## start DATA LINES
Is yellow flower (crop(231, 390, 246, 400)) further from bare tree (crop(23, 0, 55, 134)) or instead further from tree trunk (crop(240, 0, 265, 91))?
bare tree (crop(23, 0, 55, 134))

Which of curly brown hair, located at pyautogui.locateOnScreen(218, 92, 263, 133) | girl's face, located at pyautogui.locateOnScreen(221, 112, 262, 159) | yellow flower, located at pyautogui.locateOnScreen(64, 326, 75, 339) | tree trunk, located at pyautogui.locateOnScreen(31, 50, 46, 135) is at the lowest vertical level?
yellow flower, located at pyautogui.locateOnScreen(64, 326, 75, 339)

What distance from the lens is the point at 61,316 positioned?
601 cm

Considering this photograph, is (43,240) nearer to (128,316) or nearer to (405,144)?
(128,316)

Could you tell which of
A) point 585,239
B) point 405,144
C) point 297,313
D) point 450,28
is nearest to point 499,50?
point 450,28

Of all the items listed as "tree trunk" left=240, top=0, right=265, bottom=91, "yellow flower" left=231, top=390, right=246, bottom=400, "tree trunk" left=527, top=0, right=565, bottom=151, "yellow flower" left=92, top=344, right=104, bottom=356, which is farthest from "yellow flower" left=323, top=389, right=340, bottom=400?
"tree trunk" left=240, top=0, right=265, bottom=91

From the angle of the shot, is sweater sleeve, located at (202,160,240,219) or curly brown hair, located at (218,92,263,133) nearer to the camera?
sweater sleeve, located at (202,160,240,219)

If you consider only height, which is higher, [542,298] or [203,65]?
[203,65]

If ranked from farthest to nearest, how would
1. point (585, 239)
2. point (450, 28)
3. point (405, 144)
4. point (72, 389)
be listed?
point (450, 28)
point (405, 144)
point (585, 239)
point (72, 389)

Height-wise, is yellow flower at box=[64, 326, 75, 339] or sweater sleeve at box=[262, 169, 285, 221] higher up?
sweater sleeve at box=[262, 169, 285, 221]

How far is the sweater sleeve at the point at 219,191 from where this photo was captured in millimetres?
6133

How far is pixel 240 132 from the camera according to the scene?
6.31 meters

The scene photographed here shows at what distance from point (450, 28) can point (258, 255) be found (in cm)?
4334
## end DATA LINES
*EXERCISE TASK:* Update the lines above, changing each "curly brown hair" to "dark brown hair" and leaving all other text as it is.

*EXPECTED OUTPUT:*
Is yellow flower (crop(231, 390, 246, 400)) further from bare tree (crop(23, 0, 55, 134)) or instead further from tree trunk (crop(240, 0, 265, 91))?
bare tree (crop(23, 0, 55, 134))

Which of dark brown hair, located at pyautogui.locateOnScreen(218, 92, 263, 133) | girl's face, located at pyautogui.locateOnScreen(221, 112, 262, 159) | yellow flower, located at pyautogui.locateOnScreen(64, 326, 75, 339) | tree trunk, located at pyautogui.locateOnScreen(31, 50, 46, 135) is at the lowest vertical level?
yellow flower, located at pyautogui.locateOnScreen(64, 326, 75, 339)

What distance from the lens is the point at 61,316 positioned?
601 cm

Considering this photograph, is (43,240) nearer to (128,316) or nearer to (405,144)?
(128,316)

Could you tell which of
A) point 585,239
B) point 405,144
C) point 297,313
D) point 450,28
is nearest to point 499,50?
point 450,28

Of all the items listed as "tree trunk" left=240, top=0, right=265, bottom=91, "yellow flower" left=231, top=390, right=246, bottom=400, "tree trunk" left=527, top=0, right=565, bottom=151, "yellow flower" left=92, top=344, right=104, bottom=356, which is farthest from "yellow flower" left=323, top=389, right=340, bottom=400?
"tree trunk" left=240, top=0, right=265, bottom=91

From the angle of the shot, is sweater sleeve, located at (202,160,240,219) or dark brown hair, located at (218,92,263,133) nearer to the camera?
sweater sleeve, located at (202,160,240,219)

If you consider only height, which is higher, [542,298] or [203,65]?
[203,65]

If ranked from farthest to nearest, how would
1. point (585, 239)
2. point (450, 28)
3. point (405, 144)
4. point (72, 389)
be listed?
point (450, 28)
point (405, 144)
point (585, 239)
point (72, 389)

Height-wise, is yellow flower at box=[64, 326, 75, 339] or sweater sleeve at box=[262, 169, 285, 221] higher up?
sweater sleeve at box=[262, 169, 285, 221]

How far is the sweater sleeve at the point at 219,191 from where this photo was captured in millimetres?
6133

How far is pixel 240 132 from the camera according to the scene?
6.31 meters

The scene photographed here shows at what distance from point (450, 28) can point (258, 255) be found (in cm)?
4334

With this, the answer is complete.